* _ENTRIES PROVIDED_:
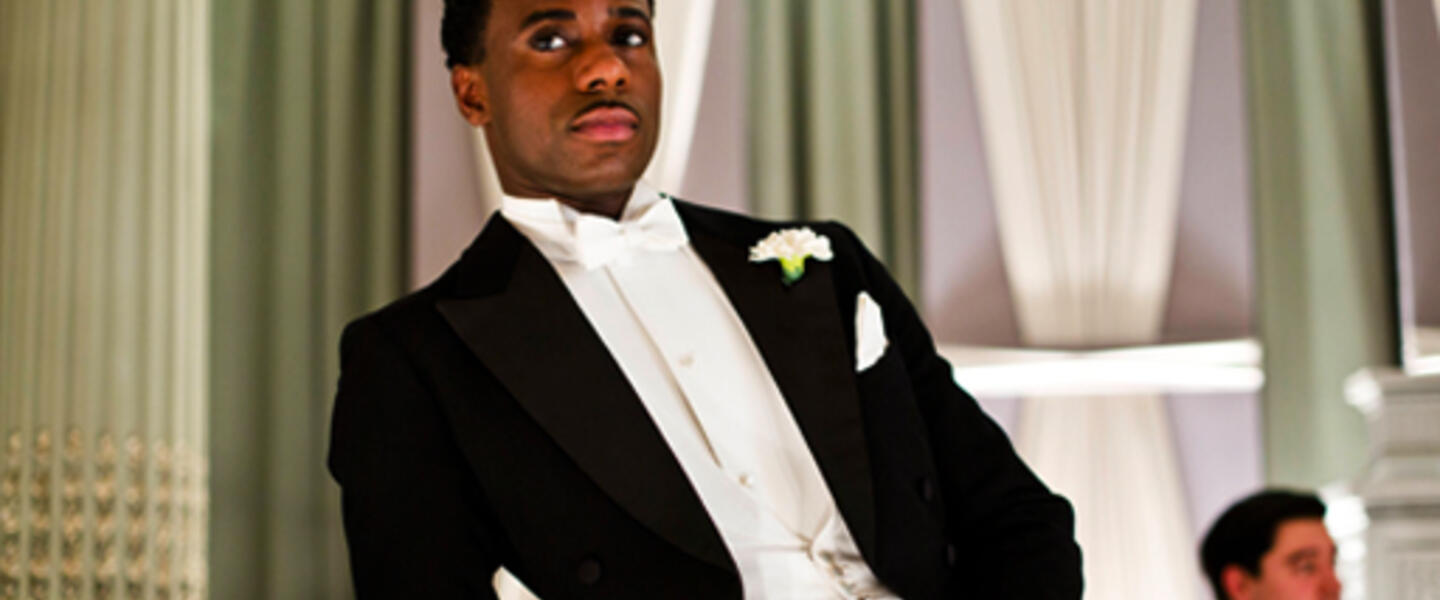 It's possible that the character Jack Ross (played by Gary Carr) is based on real jazz star Leslie "Hutch" Hutchinson.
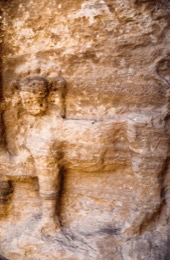 Tarek-Charara;Kaleidos-images;UNESCO;World-Heritage;Graves;Tombs;History;Nabateans;Petra;Jordan;Biclinium;Lion-Biclinium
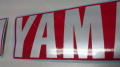 Yamaha YZF R6 2006 red white fooqs motorsticker naklejki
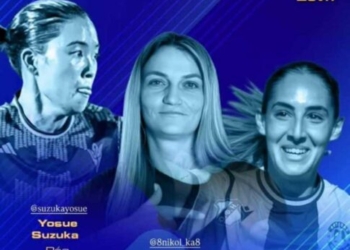 Η Νικόλ Ριμπάνσκα του ΟΦΗ για 3η χρονιά υποψήφια καλύτερη ξένη στην Α’ Εθνική Γυναικών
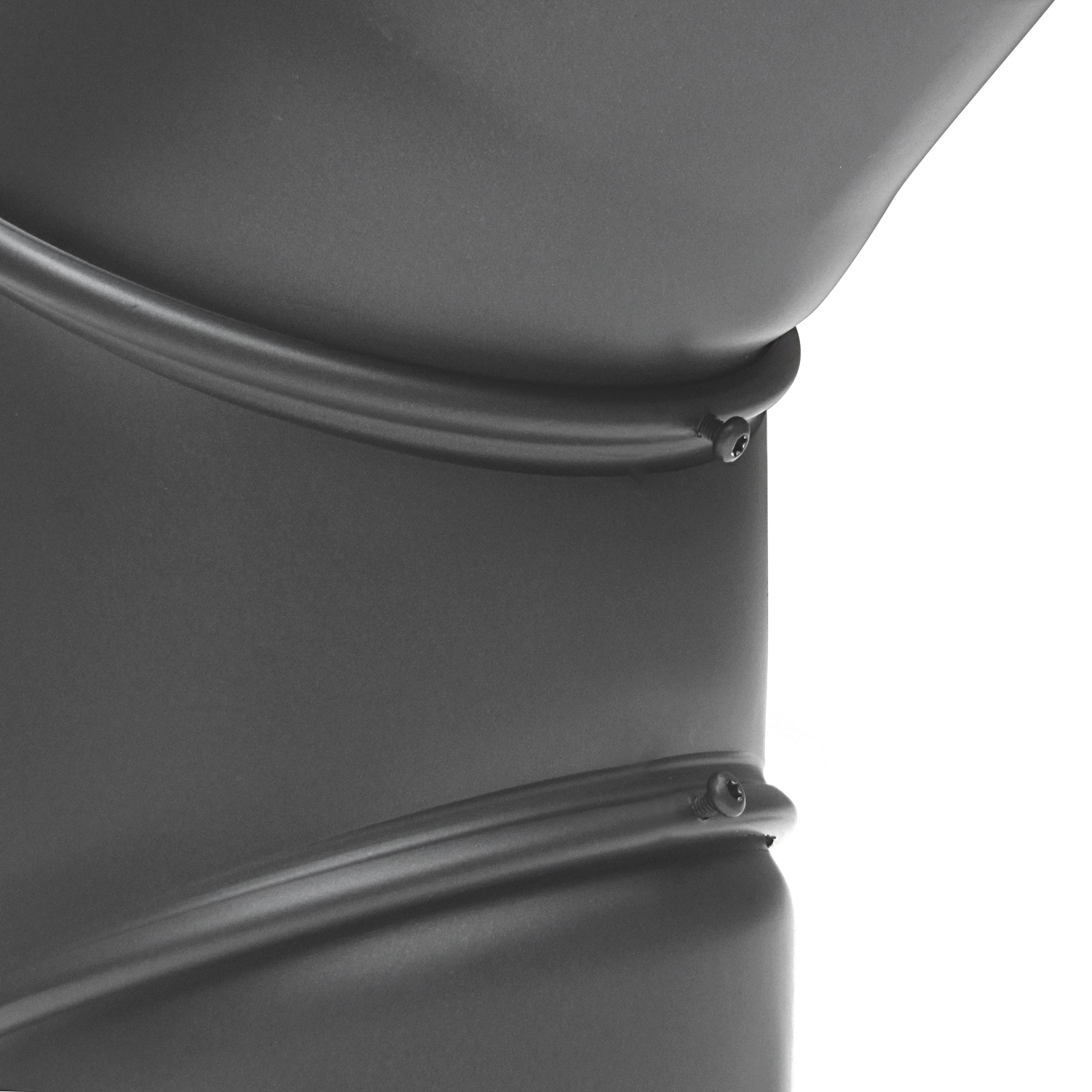 Raik Basic Rauchrohrbogen 130mm gussgrau 0–90° mit Tür für Rauchrohr / Ofenrohr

* _DESCRIPTION OF THE TASK_: Extract, word for word, every line from the one holding "Yamaha YZF R6" through the closing line of the data above. Do not include any pictures.

* _EXERCISE ANSWER_:
 Yamaha YZF R6 2006 red white fooqs motorsticker naklejki
 Η Νικόλ Ριμπάνσκα του ΟΦΗ για 3η χρονιά υποψήφια καλύτερη ξένη στην Α’ Εθνική Γυναικών
 Raik Basic Rauchrohrbogen 130mm gussgrau 0–90° mit Tür für Rauchrohr / Ofenrohr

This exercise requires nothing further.